VATICAN CITY (Reuters) - Pope Francis warned Italian bishops this week to vet carefully applicants to the priesthood and reject anyone they suspected might be homosexual, local media reported on Thursday.
“Keep an eye on the admissions to seminaries, keep your eyes open,” the pope was quoted as saying by newspaper La Stampa’s Vatican Insider service. “If in doubt, better not let them enter.”
The Vatican did not immediately respond to a request for a comment on the remarks, which Vatican Insider and Il Messaggero said were made at a closed-door gathering on Monday.
Francis’s meeting with Italian bishops came just a day after a Chilean man who suffered clerical sexual abuse quoted the pope as telling him in a private conversation that God had made him gay and loved him that way. Read more via Reuters
In a closed-door speech to Italian bishops on Monday, Pope Francis spoke about the number and quality of seminary candidates, including concerns about their sexual orientation. At the start of his May 21 audience with Italian bishops, Pope Francis voiced three areas of concern for the Church in Italy, the first of which was the lack of vocations.

#### WRITTEN TASKS
(a) Decide whether each statement agrees with the Pope Francis report, and back each yes or no with the deciding words quoted from it: (i) the remarks were made at a closed-door gathering on Monday; (ii) the Vatican commented on the remarks right away; (iii) the first of the pope's three areas of concern was the lack of vocations.
(b) Name every news organization or news service mentioned in the Pope Francis report.
(c) Please carry on the Pope Francis report for a few more sentences, starting after its final sentence.
The listing that comes next is separate material and has no connection to the Pope Francis report.

#### COLLECTED DATA
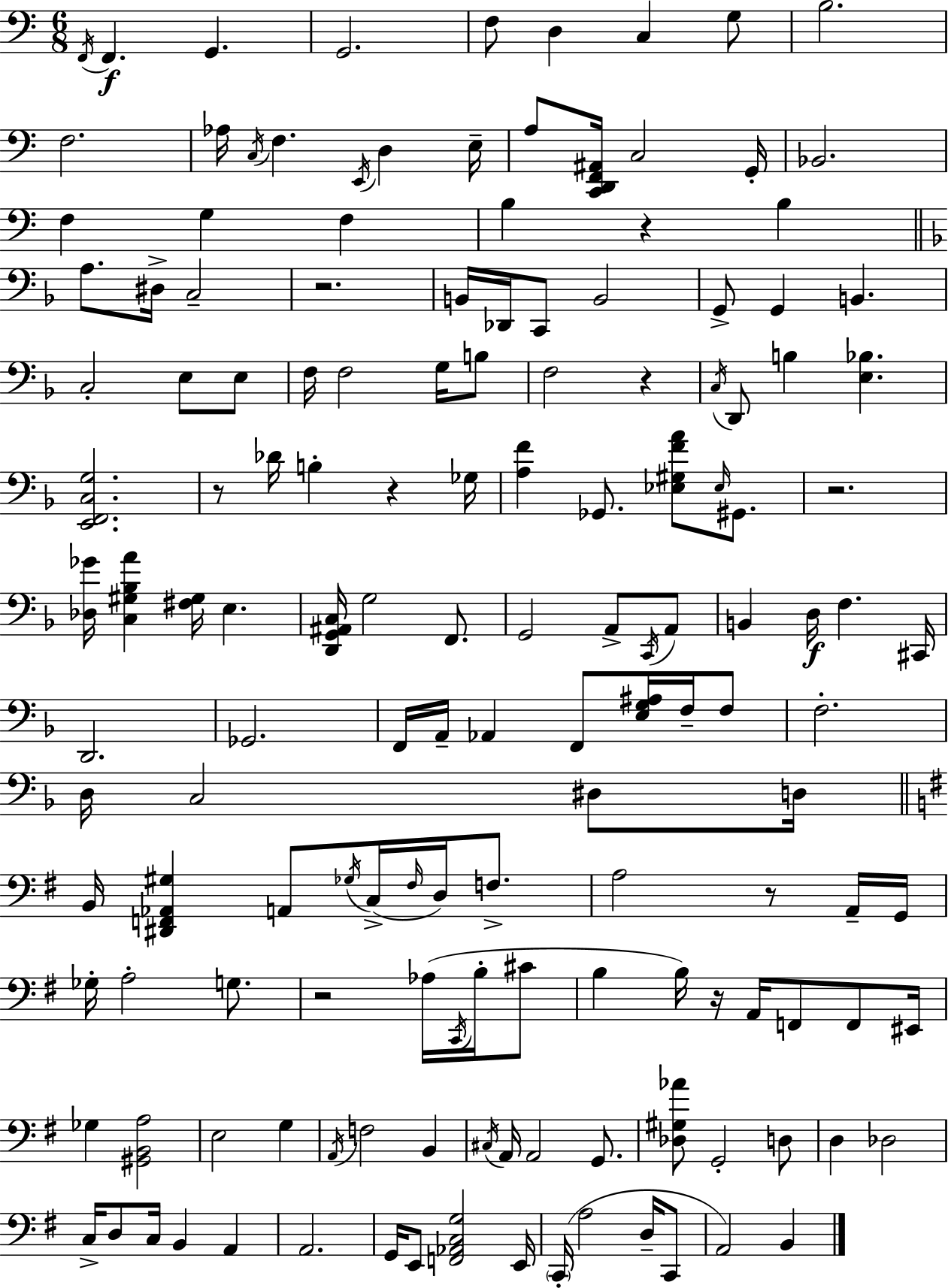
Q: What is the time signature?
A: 6/8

#### FINAL ANSWERS
(a)
(i) Yes: "were made at a closed-door gathering on Monday."
(ii) No: "The Vatican did not immediately respond to a request for a comment on the remarks."
(iii) Yes: "the first of which was the lack of vocations."

(b) Reuters, La Stampa, Vatican Insider, Il Messaggero

(c)
Francis' brief remarks on his concerns, which also touched on evangelical poverty and transparency and the incorporation of Italian dioceses, were televised; however, his discussion with the bishops afterward was not.
In his public remarks on vocations, Pope Francis lamented the culture of the provisional, of relativism, and of the dictatorship of money, which hinder young people from discerning consecrated life. He also proposed that Italian dioceses with an abundance of vocations lend some of their priests to those Italian dioceses lacking in priests.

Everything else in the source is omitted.